(Exercise brief)
Arrange the lines of the records, starting at the line containing "How far removed" and ending at the last line of the records, as a Markdown table with the columns No. and Line. Number each row and leave out blank lines.

Start of Recorded data

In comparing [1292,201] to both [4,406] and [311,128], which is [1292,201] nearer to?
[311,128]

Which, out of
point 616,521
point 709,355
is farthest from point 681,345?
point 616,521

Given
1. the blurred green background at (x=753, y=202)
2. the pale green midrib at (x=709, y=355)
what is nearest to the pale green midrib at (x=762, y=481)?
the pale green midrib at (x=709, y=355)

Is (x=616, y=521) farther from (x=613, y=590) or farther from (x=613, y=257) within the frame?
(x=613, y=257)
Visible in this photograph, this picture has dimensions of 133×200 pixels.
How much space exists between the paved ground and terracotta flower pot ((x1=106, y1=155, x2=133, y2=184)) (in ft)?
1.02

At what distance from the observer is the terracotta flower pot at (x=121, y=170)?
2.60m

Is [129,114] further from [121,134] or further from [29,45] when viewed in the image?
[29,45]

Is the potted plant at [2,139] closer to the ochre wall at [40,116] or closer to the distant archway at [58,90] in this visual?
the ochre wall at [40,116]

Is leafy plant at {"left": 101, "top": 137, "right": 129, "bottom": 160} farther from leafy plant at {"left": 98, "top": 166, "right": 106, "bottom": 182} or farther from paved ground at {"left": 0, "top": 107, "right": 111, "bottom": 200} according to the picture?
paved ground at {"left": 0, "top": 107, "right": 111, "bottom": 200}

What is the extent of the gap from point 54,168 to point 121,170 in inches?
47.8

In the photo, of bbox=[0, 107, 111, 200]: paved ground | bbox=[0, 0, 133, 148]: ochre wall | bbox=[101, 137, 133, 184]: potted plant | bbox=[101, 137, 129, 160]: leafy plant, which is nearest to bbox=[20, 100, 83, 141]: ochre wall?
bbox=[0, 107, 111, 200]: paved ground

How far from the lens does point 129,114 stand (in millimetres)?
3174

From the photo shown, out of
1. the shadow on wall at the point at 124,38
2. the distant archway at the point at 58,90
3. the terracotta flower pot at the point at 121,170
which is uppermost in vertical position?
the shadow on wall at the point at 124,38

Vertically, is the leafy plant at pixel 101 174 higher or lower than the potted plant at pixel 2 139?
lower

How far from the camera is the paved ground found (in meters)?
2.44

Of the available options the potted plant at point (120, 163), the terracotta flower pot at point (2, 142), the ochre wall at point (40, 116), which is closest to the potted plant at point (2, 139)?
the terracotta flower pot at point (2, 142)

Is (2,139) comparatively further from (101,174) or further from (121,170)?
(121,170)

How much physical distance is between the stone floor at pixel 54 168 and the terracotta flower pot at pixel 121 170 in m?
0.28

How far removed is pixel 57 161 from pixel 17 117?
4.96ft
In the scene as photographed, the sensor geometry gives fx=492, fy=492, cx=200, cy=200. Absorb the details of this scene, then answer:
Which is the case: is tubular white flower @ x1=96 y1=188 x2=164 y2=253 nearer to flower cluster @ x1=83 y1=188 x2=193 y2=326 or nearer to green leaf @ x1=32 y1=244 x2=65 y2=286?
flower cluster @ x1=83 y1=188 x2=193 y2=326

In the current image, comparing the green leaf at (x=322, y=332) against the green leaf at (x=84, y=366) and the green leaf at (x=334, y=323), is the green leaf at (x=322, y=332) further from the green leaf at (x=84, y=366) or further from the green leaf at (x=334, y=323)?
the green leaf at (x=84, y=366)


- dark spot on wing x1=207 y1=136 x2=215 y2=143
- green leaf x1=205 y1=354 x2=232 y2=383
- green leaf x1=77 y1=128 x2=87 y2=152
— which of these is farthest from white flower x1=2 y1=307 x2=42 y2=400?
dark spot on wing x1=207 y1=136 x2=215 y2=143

End of Recorded data

(Task response)
| No. | Line |
|---|---|
| 1 | How far removed is pixel 57 161 from pixel 17 117? |
| 2 | 4.96ft |
| 3 | In the scene as photographed, the sensor geometry gives fx=492, fy=492, cx=200, cy=200. Absorb the details of this scene, then answer: |
| 4 | Which is the case: is tubular white flower @ x1=96 y1=188 x2=164 y2=253 nearer to flower cluster @ x1=83 y1=188 x2=193 y2=326 or nearer to green leaf @ x1=32 y1=244 x2=65 y2=286? |
| 5 | flower cluster @ x1=83 y1=188 x2=193 y2=326 |
| 6 | In the current image, comparing the green leaf at (x=322, y=332) against the green leaf at (x=84, y=366) and the green leaf at (x=334, y=323), is the green leaf at (x=322, y=332) further from the green leaf at (x=84, y=366) or further from the green leaf at (x=334, y=323)? |
| 7 | the green leaf at (x=84, y=366) |
| 8 | - dark spot on wing x1=207 y1=136 x2=215 y2=143 |
| 9 | - green leaf x1=205 y1=354 x2=232 y2=383 |
| 10 | - green leaf x1=77 y1=128 x2=87 y2=152 |
| 11 | — which of these is farthest from white flower x1=2 y1=307 x2=42 y2=400? |
| 12 | dark spot on wing x1=207 y1=136 x2=215 y2=143 |